South Africa needs to forge stronger relations with countries that contributed to its struggle for freedom, International Relations and Cooperation Minister Naledi Pandor said during a state visit from Tanzanian President Samia Suluhu Hassan.
"It's essential that we form strong relations, particularly with countries that form what we call the Frontline States. Those are really the countries in the region and the continent that [put] their all [into] our struggle for freedom," Pandor said.
The Frontline States were a coalition of African countries from the 1960s to the early 1990s that were committed to ending apartheid and white minority rule in South Africa, and then Rhodesia.
The countries included Angola, Botswana, Lesotho, Mozambique, Tanzania, Zambia, and Zimbabwe.
Pandor said that to a degree, although she was pleased with the cooperation between South Africa and Tanzania, she believed much more should be done to forge "far stronger links than those we have pursued up to now".
She added that "the areas in which we anticipate greater cooperation are of course in trade, which is very important for South Africa because it results in job creation as well as ... growth and investment into our country".
"We would also like to strength the people-to-people relations. Imagine the documentaries and films that we could make about our cadres in the camps of Mazimbu (a small town in Tanzania that played an important role in the struggle for quality education for ANC exiles during apartheid)," Pandor said.
She also referred to "the Morogoro conference of the ANC in Tanzania, "which was a very important revolutionary conference of the party that is now the governing party".

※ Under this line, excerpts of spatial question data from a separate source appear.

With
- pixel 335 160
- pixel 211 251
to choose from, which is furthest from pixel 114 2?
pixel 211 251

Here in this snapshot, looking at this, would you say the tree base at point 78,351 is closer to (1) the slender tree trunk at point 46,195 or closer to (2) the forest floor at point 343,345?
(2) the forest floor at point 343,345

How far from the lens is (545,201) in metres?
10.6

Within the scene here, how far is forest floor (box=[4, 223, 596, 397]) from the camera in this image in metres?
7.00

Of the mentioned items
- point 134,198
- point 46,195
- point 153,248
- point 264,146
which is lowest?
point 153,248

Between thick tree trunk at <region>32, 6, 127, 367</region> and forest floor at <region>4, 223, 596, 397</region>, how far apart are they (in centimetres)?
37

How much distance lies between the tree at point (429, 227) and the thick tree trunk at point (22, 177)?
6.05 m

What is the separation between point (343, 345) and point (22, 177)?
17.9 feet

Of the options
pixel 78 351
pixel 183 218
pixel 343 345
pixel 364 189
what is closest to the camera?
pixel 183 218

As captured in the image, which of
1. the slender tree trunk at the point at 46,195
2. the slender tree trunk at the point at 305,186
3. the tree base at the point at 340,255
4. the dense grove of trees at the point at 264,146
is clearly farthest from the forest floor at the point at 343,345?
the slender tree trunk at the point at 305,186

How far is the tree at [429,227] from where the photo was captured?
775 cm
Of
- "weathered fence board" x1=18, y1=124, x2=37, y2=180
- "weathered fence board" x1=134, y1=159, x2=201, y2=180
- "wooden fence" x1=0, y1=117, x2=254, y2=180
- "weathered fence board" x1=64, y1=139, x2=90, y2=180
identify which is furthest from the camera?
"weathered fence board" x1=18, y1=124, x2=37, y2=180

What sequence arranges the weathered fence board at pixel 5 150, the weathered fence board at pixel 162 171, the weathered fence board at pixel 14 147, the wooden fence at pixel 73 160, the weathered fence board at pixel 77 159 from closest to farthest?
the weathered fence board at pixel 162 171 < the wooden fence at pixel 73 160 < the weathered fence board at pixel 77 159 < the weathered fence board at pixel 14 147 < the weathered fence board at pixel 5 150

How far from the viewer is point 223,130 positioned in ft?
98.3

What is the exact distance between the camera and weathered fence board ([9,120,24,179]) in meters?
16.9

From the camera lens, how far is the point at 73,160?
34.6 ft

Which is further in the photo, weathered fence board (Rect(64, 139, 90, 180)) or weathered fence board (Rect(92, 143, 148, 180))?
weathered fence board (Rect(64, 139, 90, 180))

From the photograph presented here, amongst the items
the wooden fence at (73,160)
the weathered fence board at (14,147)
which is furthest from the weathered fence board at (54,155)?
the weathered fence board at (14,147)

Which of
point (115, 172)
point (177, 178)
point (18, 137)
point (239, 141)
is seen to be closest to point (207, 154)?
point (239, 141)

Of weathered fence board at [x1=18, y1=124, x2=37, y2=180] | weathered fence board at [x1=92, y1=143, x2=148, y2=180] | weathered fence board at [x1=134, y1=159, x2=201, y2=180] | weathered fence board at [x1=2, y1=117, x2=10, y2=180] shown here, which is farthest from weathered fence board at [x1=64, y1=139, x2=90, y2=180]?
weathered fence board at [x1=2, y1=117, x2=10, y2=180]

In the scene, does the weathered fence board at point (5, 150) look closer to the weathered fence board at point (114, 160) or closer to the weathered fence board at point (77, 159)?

Pandor said there was so much in the cultural sphere of history that the two countries could work on together.
"We really would like to make it a centrepiece of tourism in the southern African continent so that our history becomes part of the consciousness, not just of our people but of the global community to understand our struggle, its character, and what it means in terms of the freedom that we enjoy today," she said.
President Cyril Ramaphosa hosted his counterpart, Hassan, at the Union Buildings in Pretoria on Thursday.
The state visit took place as the two countries hosted the second session of the South Africa-Tanzania Bi-National Commission.
Deputy President Paul Mashatile also took part. It was his first visit involving a foreign president since his appointment last week.